At the bottom there is a link that says "Cited by 49," meaning that there are 49 papers written after this paper that cited it -- perhaps as part of the "Prior Work" section of the newer paper! Clicking on that link will bring up the list of all 49 of these papers, and you can explore to see what others have done to extend or improve upon this paper. The first step is to read through the abstracts of those 49 papers to see which ones are really relevant to your work. If you started this search with a specific idea you wanted to pursue for your own research, this is a vital step in making sure that someone else hasn't beat you to it!

Also note the link at the top right of the Google Scholar search results, labeled "[PDF]". This is a link to the copy that the author is distributing freely from their home page. While the "official" version of this paper is in the ACM Digital Library, which you need a subscription to access, Google Scholar is a good way to find other copies of the paper that can be accessed.

Research in Computer Security and Cryptography

Research in computer security is published almost exclusively in conferences. While there are some journals (most notably the ACM Transactions on Information and System Security and the IEEE Transactions on Dependable and Secure Computing), most research appears only in conferences. While there are dozens of solid security conferences, the following four are the top ones:

  • ACM SIGSAC Conference on Computer and Communication Security (CCS)
    Held every Fall, this is the major international security conference sponsored by ACM. Most work published at CCS has both basic and applied research components, and usually has broader appeal than a sub-field.
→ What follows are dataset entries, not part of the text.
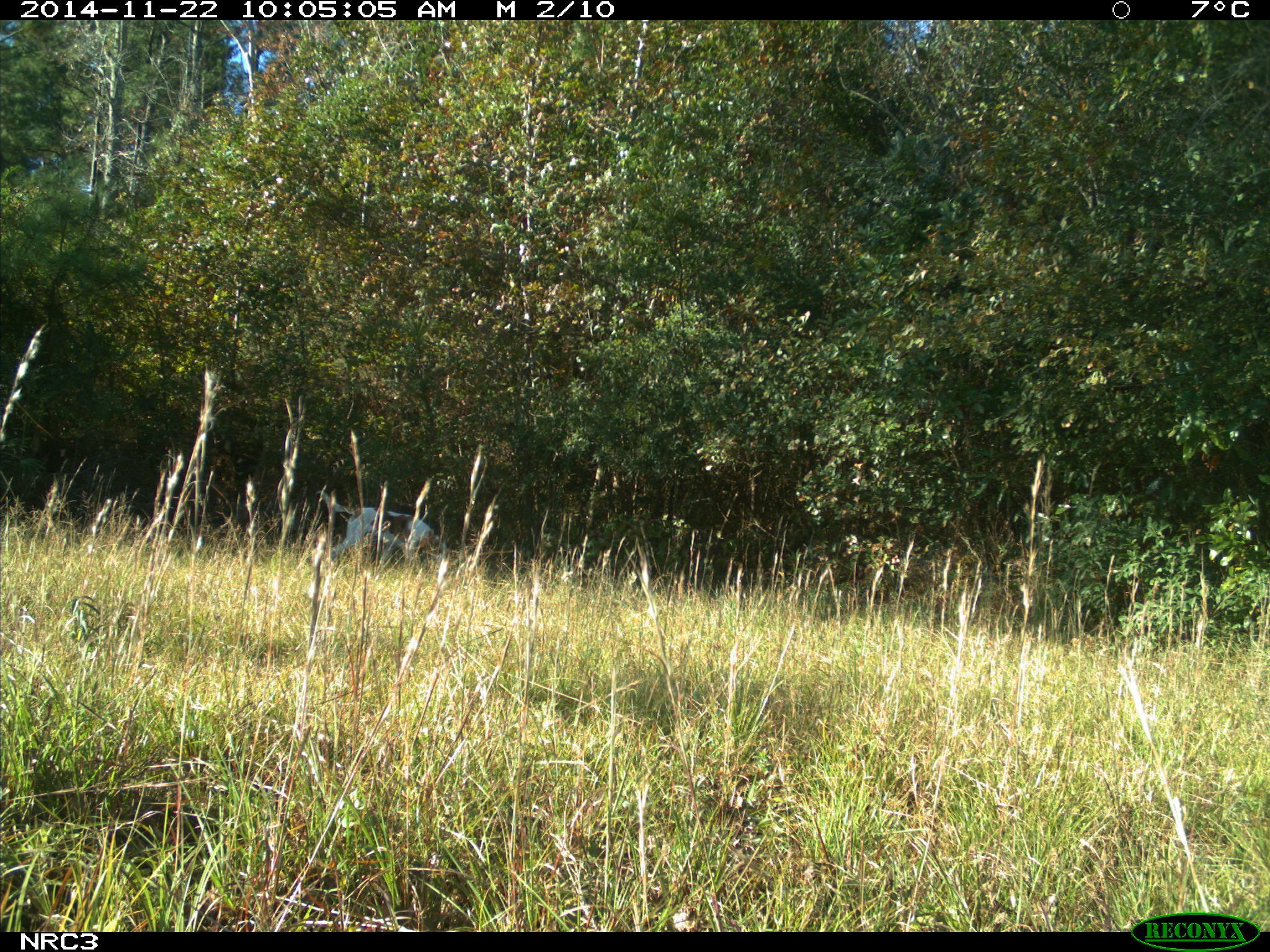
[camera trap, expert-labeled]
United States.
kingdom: Animalia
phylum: Chordata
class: Mammalia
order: Carnivora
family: Canidae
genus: Canis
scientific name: Canis familiaris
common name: domestic dog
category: Dog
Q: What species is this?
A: Dog (domestic dog) (Canis familiaris).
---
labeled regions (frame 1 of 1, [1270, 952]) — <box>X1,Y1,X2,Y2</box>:
Dog: <box>320,496,443,571</box>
For example, cryptography research may appear at CCS, but typically only if it has a strong applied component. More esoteric research in cryptography, which might be of interest just to other cryptographers, would not usually be presented at CCS (it would more likely be at CRYPTO).
  • IEEE Symposium on Security and Privacy (S&P)
    Held every Spring, with a very similar focus and feel to CCS. In some ways this is the IEEE version of ACM's CCS, although the acceptance ratio of S&P is typically a little lower (and hence the prestige is marginally higher). For decades, this conference was held at the Claremont Hotel in Oakland, and so you'll often hear security researchers refer to this as the "Oakland conference" even though it hasn't been held in Oakland since 2011.
  • USENIX Security Symposium
    This is the top highly-applied security research conference, held every August. The majority of papers presented at USENIX report on software that has been created, which is also released. While the goal of most science research is to have people think "that's an interesting insight," the standard for USENIX is often "that does something cool." The research standard is still high: this is not the place to just report on some new piece of software, unless that software does something in a substantially new or unexpected way.
  • CRYPTO: International Cryptology Conference
    Held at the University of California at Santa Barbara every August since 1981, this is the top conference focused entirely on cryptography, featuring both basic and applied research. Papers range from applied to esoteric and highly mathematical.
While the focus of this handout has been on scientific research, note that computer science is not just a field of science, but is also a field of practice. In addition to the science research meetings, there are professional and practice-oriented conferences such as the annual RSA Conference, DEFCON, BlackHat, and more. These conferences typically host presentations and discussion sessions, but don't publish papers in the way that scientific conferences do.